Regardless of what you think of the Russian war in Ukraine the inverse is of course entirely impossible. The idea that the US would invade a country, say Iraq, and that Russia would then pour weapons to help kill Americans is preposterous. There was the brouhaha about Russian-paid “bounties” in Afghanistan but that was all made up. The US hasn’t fought a war where somebody was actively arming the other side since Viet Nam fifty years ago in an entirely different world.
But to the reverse scenario of America propping up the other side in a Russian war, Putin has no answer. In fact, with his dilly-dallying, he assured the Americans of his confusion and invited the problem of fast-growing US intervention into his home.
The big problem with defending Putin’s performance in this war is that it hasn’t even been average. It’s not just not-judo and not-5D. It has been anti-judo and anti-5D. It’s just one rudimentary unforced mistake after another.
I understand that he was hoping against hope that when he rolled across the border that Zelensky would just flee and the Ukrainian state would fall apart. That he could have Russo-Ukrainian unity restored without the need for a fratricidal war. And that he had only the fuzziest idea of how to proceed if that didn’t happen.
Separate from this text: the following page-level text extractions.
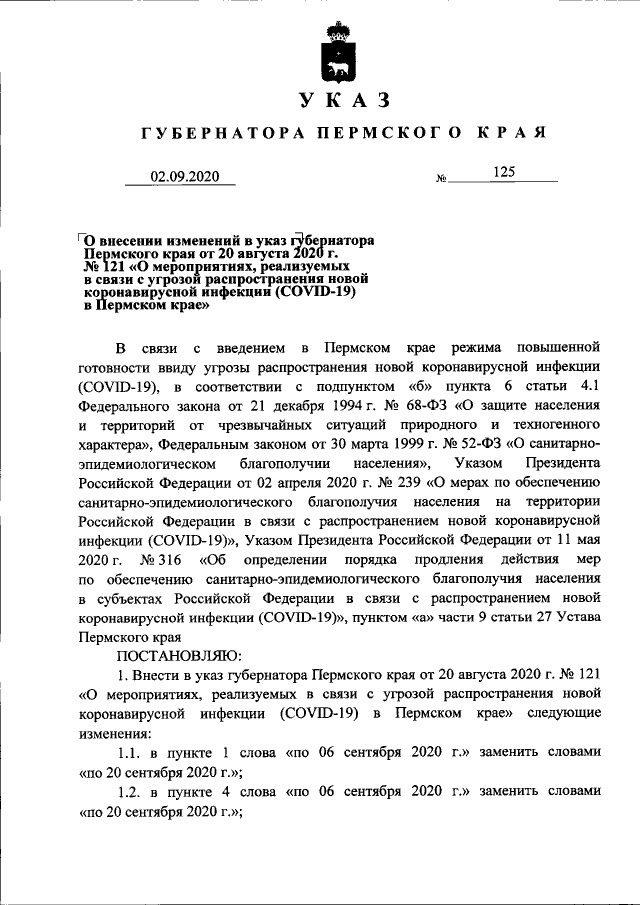 УКАЗ

ГУБЕРНАТОРА ПЕРМСКОГО КРАЯ

02.09.2020 № 125

О внесении изменений в указ губернатора Пермского края от 20 августа 2020 г. № 121 «О мероприятиях, реализуемых в связи с угрозой распространения новой коронавирусной инфекции (COVID-19) в Пермском крае»

В связи с введением в Пермском крае режима повышенной готовности ввиду угрозы распространения новой коронавирусной инфекции (COVID-19), в соответствии с подпунктом «б» пункта 6 статьи 4.1 Федерального закона от 21 декабря 1994 г. № 68-ФЗ «О защите населения и территорий от чрезвычайных ситуаций природного и техногенного характера», Федеральным законом от 30 марта 1999 г. № 52-ФЗ «О санитарно-эпидемиологическом благополучии населения», Указом Президента Российской Федерации от 02 апреля 2020 г. № 239 «О мерах по обеспечению санитарно-эпидемиологического благополучия населения на территории Российской Федерации в связи с распространением новой коронавирусной инфекции (COVID-19)», Указом Президента Российской Федерации от 11 мая 2020 г. № 316 «Об определении порядка продления действия мер по обеспечению санитарно-эпидемиологического благополучия населения в субъектах Российской Федерации в связи с распространением новой коронавирусной инфекции (COVID-19)», пунктом «а» части 9 статьи 27 Устава Пермского края

ПОСТАНОВЛЯЮ:

1. Внести в указ губернатора Пермского края от 20 августа 2020 г. № 121 «О мероприятиях, реализуемых в связи с угрозой распространения новой коронавирусной инфекции (COVID-19) в Пермском крае» следующие изменения:

1.1. в пункте 1 слова «по 06 сентября 2020 г.» заменить словами «по 20 сентября 2020 г.»;

1.2. в пункте 4 слова «по 06 сентября 2020 г.» заменить словами «по 20 сентября 2020 г.»;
But the fact is that it didn’t happen. The fact is that people are dying and that his procrastination is making it worse. Worse for Russia, and worse for himself.
Even his own position is not improved by this endless refusal to take command of the situation. Yes, on February 24 it was his action that got him into a great big mess. But since then it has been his inaction that has been digging his hole deeper. Small problems today grow into bigger problems tomorrow.
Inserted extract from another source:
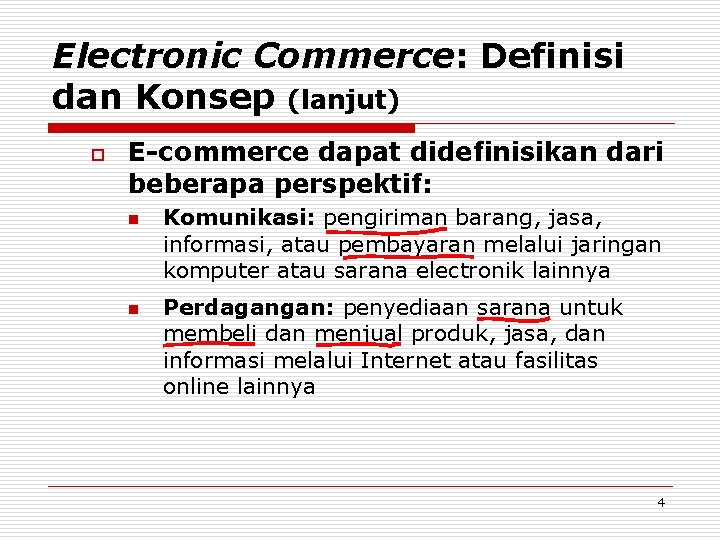 Electronic Commerce: Definisi dan Konsep (lanjut)

E-commerce dapat didefinisikan dari beberapa perspektif:

Komunikasi: pengiriman barang, jasa, informasi, atau pembayaran melalui jaringan komputer atau sarana electronik lainnya

Perdagangan: penyediaan sarana untuk membeli dan menjual produk, jasa, dan informasi melalui Internet atau fasilitas online lainnya

4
Since February 24 he has looked like a man who, afraid of what is in the envelopes, refuses to read his mail until the unpaid bills pile up to where he loses the house.
There are 300,000 regular Ivans from Sverdlovsk headed to the front where a daily barrage of 5000 US-made shells awaits them. Perhaps this is not the time for grain deals, gas deals, and signing onto G20 COVID declarations? Perhaps now is the time to give NATO a reason for pause?
Or else, as tonight some Ivan’s gut spills out from an American 155-mm he can die in the comfort of knowing that Russia “hasn’t even started anything serious yet”?
Well, what are you waiting for? The Americans are starting without you.